* Brief:
Give again, word for word, every line below from the one that has "Geometric design on a black and white jar" through the one that has "Yoga concept. Young", both included, and no others.

* Input records:
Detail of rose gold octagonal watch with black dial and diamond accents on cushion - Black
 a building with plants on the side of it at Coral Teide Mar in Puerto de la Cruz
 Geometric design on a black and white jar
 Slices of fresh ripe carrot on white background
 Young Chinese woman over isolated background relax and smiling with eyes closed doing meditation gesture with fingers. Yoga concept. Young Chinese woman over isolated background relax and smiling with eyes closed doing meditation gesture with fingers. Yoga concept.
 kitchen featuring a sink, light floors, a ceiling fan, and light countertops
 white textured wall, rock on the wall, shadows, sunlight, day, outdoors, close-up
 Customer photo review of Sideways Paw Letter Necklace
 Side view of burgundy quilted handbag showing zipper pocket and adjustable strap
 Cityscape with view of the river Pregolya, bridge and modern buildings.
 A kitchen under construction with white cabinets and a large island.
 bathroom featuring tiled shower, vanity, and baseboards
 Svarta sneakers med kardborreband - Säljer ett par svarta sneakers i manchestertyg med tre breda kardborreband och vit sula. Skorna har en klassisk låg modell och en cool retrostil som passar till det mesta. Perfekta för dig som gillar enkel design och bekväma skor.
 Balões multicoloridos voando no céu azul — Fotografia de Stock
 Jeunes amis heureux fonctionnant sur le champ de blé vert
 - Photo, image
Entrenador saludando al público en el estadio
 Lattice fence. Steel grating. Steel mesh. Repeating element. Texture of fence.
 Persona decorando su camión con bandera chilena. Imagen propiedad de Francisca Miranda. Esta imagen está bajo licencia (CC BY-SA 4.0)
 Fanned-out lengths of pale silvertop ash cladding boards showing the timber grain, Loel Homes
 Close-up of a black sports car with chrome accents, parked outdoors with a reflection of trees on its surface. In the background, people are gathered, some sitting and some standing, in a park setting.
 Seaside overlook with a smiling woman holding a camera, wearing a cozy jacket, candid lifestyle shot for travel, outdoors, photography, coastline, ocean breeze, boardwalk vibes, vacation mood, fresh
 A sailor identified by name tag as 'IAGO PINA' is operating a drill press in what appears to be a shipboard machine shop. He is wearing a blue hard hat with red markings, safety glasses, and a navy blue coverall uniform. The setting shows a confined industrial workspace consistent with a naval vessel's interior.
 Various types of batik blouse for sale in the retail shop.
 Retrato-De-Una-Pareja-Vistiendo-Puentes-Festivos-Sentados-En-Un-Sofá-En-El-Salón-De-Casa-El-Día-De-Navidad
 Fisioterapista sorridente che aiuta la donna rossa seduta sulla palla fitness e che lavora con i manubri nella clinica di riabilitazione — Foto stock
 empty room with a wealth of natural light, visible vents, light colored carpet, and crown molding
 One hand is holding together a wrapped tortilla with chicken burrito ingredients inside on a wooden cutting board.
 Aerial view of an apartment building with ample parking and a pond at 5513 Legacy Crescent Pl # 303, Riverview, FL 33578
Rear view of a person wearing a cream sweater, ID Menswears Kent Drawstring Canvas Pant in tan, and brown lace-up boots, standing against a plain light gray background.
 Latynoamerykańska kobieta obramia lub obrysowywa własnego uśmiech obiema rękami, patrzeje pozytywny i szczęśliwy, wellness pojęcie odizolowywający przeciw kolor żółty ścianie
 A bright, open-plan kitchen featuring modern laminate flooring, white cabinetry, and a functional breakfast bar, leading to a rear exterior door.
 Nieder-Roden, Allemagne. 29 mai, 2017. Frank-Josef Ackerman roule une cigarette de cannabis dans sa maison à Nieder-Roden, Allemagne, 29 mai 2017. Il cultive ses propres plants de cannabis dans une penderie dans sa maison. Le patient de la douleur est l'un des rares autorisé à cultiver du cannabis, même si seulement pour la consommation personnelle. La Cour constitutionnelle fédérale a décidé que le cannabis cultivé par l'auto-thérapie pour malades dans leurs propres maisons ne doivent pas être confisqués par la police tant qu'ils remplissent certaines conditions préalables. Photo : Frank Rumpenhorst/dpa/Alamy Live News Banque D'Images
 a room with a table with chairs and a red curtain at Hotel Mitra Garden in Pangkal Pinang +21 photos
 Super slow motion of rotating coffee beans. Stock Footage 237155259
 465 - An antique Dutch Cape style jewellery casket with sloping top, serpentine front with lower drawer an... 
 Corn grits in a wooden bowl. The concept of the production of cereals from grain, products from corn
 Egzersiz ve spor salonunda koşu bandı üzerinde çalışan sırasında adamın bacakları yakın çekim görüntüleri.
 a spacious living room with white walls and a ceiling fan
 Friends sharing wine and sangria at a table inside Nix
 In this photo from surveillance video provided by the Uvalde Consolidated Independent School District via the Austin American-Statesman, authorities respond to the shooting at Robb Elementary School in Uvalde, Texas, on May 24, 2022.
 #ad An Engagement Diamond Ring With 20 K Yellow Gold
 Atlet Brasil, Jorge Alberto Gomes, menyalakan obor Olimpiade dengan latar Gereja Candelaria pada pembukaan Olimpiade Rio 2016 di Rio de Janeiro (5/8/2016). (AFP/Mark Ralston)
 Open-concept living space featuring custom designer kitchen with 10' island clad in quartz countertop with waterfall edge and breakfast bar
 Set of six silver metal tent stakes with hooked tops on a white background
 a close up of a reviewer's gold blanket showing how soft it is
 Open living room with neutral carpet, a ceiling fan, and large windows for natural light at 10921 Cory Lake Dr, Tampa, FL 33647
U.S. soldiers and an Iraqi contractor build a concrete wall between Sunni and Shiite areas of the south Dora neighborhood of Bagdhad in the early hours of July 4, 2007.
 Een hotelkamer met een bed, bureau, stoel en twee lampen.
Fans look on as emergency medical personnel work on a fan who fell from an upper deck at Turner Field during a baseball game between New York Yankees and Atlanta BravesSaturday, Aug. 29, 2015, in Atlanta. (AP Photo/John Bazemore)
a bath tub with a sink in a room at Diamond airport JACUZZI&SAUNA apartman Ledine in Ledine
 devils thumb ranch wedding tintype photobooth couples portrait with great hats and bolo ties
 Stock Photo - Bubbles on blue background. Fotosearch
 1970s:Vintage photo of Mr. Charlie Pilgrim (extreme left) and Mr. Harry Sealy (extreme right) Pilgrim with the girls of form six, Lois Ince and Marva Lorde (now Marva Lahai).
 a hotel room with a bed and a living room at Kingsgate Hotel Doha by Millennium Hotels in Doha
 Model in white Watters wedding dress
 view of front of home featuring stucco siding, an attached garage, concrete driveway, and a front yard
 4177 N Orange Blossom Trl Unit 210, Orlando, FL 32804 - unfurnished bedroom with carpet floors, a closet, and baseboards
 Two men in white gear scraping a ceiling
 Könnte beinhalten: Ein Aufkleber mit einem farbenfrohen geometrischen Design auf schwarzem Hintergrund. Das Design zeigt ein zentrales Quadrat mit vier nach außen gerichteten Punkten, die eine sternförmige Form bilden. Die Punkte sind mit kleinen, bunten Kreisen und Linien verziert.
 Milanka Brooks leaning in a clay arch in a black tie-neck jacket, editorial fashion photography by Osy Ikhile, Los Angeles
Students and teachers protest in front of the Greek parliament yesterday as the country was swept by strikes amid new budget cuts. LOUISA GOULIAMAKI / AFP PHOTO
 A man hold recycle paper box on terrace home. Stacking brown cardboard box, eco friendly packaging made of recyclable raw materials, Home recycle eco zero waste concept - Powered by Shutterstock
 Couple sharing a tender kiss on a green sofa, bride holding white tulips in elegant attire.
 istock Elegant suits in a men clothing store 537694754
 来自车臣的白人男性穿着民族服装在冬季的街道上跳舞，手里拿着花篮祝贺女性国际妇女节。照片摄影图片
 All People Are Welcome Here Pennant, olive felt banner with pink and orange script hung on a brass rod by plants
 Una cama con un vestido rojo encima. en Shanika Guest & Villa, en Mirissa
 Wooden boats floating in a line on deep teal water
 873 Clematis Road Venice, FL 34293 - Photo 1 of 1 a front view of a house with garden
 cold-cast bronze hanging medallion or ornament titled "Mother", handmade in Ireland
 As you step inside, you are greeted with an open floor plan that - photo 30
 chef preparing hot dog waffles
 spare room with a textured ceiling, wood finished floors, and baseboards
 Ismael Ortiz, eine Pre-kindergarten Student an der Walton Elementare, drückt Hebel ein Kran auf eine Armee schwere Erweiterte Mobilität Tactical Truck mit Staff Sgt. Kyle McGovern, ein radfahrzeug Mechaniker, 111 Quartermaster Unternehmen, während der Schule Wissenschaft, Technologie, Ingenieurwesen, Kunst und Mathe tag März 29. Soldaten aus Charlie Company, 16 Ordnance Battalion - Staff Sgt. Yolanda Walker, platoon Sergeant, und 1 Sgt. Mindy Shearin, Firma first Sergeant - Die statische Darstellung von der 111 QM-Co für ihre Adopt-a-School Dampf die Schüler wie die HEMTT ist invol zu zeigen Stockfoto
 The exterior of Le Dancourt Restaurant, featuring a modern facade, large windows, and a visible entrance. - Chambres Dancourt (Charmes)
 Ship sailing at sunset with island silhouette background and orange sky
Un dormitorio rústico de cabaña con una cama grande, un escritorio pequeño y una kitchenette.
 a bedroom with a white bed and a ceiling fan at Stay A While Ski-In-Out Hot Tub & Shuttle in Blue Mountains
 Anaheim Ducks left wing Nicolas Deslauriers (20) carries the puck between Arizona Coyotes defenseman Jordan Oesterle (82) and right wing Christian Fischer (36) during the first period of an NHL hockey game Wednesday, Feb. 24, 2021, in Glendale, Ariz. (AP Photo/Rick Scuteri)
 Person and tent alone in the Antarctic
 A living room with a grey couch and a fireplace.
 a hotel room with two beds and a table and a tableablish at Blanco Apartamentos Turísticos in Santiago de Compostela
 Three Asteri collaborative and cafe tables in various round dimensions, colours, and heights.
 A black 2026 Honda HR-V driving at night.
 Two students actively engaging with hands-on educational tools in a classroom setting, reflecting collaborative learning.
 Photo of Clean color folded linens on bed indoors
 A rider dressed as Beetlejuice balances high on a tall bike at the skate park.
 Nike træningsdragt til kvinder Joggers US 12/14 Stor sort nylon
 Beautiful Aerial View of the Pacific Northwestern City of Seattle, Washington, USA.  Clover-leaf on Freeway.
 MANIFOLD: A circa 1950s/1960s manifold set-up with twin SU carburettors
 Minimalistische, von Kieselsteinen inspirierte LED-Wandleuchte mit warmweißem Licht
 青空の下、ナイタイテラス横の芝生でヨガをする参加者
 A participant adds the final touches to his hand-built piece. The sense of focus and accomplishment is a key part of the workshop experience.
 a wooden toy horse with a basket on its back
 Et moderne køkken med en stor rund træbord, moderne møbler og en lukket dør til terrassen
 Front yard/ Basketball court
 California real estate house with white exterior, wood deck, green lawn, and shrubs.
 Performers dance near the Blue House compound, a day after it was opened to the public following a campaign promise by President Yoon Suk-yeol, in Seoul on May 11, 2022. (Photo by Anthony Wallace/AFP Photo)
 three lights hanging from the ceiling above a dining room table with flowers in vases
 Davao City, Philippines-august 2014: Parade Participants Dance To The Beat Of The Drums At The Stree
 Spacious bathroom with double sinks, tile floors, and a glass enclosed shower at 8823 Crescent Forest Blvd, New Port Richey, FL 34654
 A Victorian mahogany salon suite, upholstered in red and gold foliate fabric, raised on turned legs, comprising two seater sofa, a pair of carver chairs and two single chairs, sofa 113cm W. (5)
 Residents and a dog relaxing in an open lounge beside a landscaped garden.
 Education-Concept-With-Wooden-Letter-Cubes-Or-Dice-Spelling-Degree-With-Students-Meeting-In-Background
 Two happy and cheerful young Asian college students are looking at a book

* Response for this exercise:
 Geometric design on a black and white jar
 Slices of fresh ripe carrot on white background
 Young Chinese woman over isolated background relax and smiling with eyes closed doing meditation gesture with fingers. Yoga concept. Young Chinese woman over isolated background relax and smiling with eyes closed doing meditation gesture with fingers. Yoga concept.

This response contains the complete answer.